GIVEN EXERCISE
Please print all of the material below, word for word.

DATASET ENTRIES
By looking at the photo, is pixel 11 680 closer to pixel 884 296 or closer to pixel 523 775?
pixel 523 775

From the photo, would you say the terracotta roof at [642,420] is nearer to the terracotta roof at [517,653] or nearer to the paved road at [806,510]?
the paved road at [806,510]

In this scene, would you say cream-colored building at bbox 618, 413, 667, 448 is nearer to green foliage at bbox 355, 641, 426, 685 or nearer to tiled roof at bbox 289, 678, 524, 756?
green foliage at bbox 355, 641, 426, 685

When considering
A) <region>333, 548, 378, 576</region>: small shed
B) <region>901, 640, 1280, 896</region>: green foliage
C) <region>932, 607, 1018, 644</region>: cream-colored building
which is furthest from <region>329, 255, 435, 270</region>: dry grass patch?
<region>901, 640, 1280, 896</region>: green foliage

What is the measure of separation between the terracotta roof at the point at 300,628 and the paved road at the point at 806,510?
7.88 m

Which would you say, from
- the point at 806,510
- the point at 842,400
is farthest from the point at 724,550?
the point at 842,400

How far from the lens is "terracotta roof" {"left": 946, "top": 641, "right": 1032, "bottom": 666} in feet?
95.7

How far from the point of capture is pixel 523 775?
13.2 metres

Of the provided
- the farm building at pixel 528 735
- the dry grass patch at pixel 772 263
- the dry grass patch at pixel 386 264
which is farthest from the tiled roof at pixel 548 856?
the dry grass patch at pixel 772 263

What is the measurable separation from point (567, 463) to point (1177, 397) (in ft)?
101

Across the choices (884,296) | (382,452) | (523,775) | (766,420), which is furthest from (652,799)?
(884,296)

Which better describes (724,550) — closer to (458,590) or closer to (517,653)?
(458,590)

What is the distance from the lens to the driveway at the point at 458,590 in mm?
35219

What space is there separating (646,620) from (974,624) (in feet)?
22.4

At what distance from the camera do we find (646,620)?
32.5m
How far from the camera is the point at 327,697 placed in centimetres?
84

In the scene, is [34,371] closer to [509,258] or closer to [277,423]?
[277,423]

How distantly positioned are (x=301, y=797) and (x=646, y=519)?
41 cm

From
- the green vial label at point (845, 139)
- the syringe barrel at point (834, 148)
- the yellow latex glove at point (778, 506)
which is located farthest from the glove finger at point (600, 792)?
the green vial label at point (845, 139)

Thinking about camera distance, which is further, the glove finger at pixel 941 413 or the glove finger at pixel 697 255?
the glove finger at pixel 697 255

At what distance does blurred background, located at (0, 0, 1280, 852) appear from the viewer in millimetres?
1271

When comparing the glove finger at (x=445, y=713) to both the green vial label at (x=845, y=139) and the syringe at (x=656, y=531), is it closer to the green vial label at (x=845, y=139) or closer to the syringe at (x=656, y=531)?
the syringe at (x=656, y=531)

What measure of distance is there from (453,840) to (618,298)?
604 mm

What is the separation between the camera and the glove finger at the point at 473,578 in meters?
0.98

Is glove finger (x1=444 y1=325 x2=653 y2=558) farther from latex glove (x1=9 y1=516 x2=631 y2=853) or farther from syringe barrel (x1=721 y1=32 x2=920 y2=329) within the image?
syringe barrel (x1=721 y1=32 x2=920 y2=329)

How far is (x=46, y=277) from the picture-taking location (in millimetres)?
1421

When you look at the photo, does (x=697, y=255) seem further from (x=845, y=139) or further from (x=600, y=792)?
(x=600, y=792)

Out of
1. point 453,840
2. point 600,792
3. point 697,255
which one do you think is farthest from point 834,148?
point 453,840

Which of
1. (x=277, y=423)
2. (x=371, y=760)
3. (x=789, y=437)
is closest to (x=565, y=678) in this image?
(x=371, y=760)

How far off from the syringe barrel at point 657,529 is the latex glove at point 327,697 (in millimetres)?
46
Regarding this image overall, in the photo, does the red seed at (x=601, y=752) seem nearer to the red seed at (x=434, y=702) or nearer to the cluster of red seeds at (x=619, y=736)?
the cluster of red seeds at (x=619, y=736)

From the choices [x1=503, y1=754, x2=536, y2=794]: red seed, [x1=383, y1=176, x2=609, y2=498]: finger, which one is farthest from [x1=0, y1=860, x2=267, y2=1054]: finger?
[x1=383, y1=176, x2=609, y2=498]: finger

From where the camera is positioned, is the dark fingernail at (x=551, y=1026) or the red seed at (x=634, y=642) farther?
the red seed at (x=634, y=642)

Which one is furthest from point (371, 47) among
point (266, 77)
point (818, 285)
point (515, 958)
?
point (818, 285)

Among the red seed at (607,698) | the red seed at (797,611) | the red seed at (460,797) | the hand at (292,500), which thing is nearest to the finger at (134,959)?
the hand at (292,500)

RESULT
By looking at the photo, is pixel 11 680 closer to pixel 884 296 or closer to pixel 523 775?
pixel 523 775

From the photo, would you say the terracotta roof at [642,420] is nearer to the terracotta roof at [517,653] or nearer to the paved road at [806,510]?
the paved road at [806,510]

In this scene, would you say cream-colored building at bbox 618, 413, 667, 448 is nearer to green foliage at bbox 355, 641, 426, 685 or nearer to tiled roof at bbox 289, 678, 524, 756?
green foliage at bbox 355, 641, 426, 685

When considering
A) <region>333, 548, 378, 576</region>: small shed
B) <region>901, 640, 1280, 896</region>: green foliage
C) <region>932, 607, 1018, 644</region>: cream-colored building
which is furthest from <region>329, 255, 435, 270</region>: dry grass patch?
<region>901, 640, 1280, 896</region>: green foliage

What is the measure of separation between the terracotta roof at the point at 300,628 and the paved road at the point at 806,510?
7.88 m

Which would you say, from
- the point at 806,510
- the point at 842,400
is farthest from the point at 724,550?
the point at 842,400

How far from the lens is "terracotta roof" {"left": 946, "top": 641, "right": 1032, "bottom": 666} in feet?
95.7

How far from the point of capture is pixel 523 775?
13.2 metres

Of the provided
- the farm building at pixel 528 735
- the dry grass patch at pixel 772 263
- the dry grass patch at pixel 386 264
which is farthest from the tiled roof at pixel 548 856?
the dry grass patch at pixel 772 263

What is the measurable separation from point (567, 463) to point (1177, 397) (in ft)?
101

Across the choices (884,296) | (382,452) | (523,775) | (766,420), which is furthest from (652,799)?
(884,296)

Which better describes (724,550) — closer to (458,590) or closer to (517,653)?
(458,590)

What is the distance from the lens to the driveway at the point at 458,590 in mm?
35219

What space is there separating (646,620) from (974,624) (in feet)?
22.4

At what distance from the camera do we find (646,620)?
32.5m
How far from the camera is the point at 327,697 placed in centimetres?
84

In the scene, is [34,371] closer to [509,258] or closer to [277,423]?
[277,423]

How distantly positioned are (x=301, y=797) and (x=646, y=519)?
41 cm

From
- the green vial label at point (845, 139)
- the syringe barrel at point (834, 148)
- the yellow latex glove at point (778, 506)
which is located farthest from the glove finger at point (600, 792)?
the green vial label at point (845, 139)

Thinking about camera distance, which is further, the glove finger at pixel 941 413 or the glove finger at pixel 697 255?
the glove finger at pixel 697 255

At what distance does blurred background, located at (0, 0, 1280, 852) appear from the viewer in millimetres?
1271

When comparing the glove finger at (x=445, y=713) to both the green vial label at (x=845, y=139) and the syringe at (x=656, y=531), is it closer to the green vial label at (x=845, y=139) or closer to the syringe at (x=656, y=531)?
the syringe at (x=656, y=531)

What measure of distance is there from (453,840) to (618,298)?
604 mm

What is the separation between the camera and the glove finger at the point at 473,578 in meters?
0.98

Is glove finger (x1=444 y1=325 x2=653 y2=558) farther from latex glove (x1=9 y1=516 x2=631 y2=853) or farther from syringe barrel (x1=721 y1=32 x2=920 y2=329) within the image?
syringe barrel (x1=721 y1=32 x2=920 y2=329)

How far is (x=46, y=277) from the picture-taking location (in millimetres)?
1421

When you look at the photo, does (x=697, y=255) seem further from (x=845, y=139) or further from (x=600, y=792)?
(x=600, y=792)

Out of
1. point 453,840
2. point 600,792
3. point 697,255
which one do you think is farthest from point 834,148?
point 453,840

Which of
1. (x=277, y=423)
2. (x=371, y=760)
3. (x=789, y=437)
is closest to (x=565, y=678) in this image?
(x=371, y=760)

How far off from the syringe barrel at point 657,529 is the latex glove at point 327,697 (in millimetres)?
46
Regarding this image overall, in the photo, does the red seed at (x=601, y=752) seem nearer to the red seed at (x=434, y=702) or nearer to the cluster of red seeds at (x=619, y=736)?
the cluster of red seeds at (x=619, y=736)

From the choices [x1=503, y1=754, x2=536, y2=794]: red seed, [x1=383, y1=176, x2=609, y2=498]: finger, which one is farthest from [x1=0, y1=860, x2=267, y2=1054]: finger?
[x1=383, y1=176, x2=609, y2=498]: finger

From where the camera is positioned, is the dark fingernail at (x=551, y=1026) or the red seed at (x=634, y=642) farther?
the red seed at (x=634, y=642)

Which one is furthest from point (371, 47) among
point (266, 77)
point (818, 285)
point (515, 958)
?
point (818, 285)

Among the red seed at (607,698) | the red seed at (797,611) | the red seed at (460,797) | the hand at (292,500), which thing is nearest to the finger at (134,959)?
the hand at (292,500)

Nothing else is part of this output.